Excerpts of spatial question data:
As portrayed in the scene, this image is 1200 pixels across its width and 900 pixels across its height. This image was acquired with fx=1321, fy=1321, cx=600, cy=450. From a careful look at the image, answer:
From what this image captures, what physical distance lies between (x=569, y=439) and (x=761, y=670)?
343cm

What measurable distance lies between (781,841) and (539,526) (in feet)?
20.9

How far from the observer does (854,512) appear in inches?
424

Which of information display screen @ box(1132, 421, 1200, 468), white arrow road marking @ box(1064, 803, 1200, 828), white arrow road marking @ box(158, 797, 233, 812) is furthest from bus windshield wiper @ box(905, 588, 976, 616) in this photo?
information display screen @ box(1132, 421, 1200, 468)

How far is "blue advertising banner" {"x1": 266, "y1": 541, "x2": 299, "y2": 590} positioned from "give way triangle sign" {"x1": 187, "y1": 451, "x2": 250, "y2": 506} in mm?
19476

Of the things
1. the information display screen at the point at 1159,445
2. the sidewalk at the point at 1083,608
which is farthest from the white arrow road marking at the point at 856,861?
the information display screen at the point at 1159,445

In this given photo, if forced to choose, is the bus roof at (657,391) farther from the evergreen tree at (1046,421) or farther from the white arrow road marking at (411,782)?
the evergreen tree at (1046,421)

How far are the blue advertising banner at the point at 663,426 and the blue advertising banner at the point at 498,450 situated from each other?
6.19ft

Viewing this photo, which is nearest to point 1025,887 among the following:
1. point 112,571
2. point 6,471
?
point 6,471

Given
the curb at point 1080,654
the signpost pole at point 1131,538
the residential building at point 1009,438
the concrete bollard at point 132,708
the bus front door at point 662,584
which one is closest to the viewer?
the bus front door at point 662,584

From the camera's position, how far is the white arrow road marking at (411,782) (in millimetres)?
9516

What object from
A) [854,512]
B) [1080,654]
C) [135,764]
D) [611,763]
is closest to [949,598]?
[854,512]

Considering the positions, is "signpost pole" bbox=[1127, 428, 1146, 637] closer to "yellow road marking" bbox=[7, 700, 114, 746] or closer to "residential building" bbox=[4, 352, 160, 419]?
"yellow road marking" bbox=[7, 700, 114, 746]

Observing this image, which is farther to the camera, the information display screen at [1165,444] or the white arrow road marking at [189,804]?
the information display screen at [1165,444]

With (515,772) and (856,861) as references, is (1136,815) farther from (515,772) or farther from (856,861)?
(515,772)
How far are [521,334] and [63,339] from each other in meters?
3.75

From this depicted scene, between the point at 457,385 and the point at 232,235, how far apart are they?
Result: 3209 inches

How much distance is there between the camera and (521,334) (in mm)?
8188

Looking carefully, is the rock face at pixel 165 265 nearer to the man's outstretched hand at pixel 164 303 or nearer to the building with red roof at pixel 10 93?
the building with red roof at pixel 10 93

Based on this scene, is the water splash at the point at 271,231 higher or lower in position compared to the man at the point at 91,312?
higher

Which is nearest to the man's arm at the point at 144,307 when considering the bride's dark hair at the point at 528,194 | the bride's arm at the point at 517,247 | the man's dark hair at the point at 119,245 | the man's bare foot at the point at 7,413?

- _Task_:
Return exactly the lines from the one containing "From this depicted" through the last line of the records above, both included, and nothing else.

- _Problem solution_:
From this depicted scene, between the point at 457,385 and the point at 232,235, how far apart are they?
Result: 3209 inches

How much distance is there between the camera and (521,334) (in mm)?
8188

Looking carefully, is the rock face at pixel 165 265 nearer to the man's outstretched hand at pixel 164 303 or nearer to the building with red roof at pixel 10 93?
the building with red roof at pixel 10 93

Based on this scene, is the water splash at the point at 271,231 higher or lower in position compared to the man at the point at 91,312?
higher

Which is nearest to the man's arm at the point at 144,307 when considering the bride's dark hair at the point at 528,194 | the bride's arm at the point at 517,247 | the man's dark hair at the point at 119,245 | the man's bare foot at the point at 7,413?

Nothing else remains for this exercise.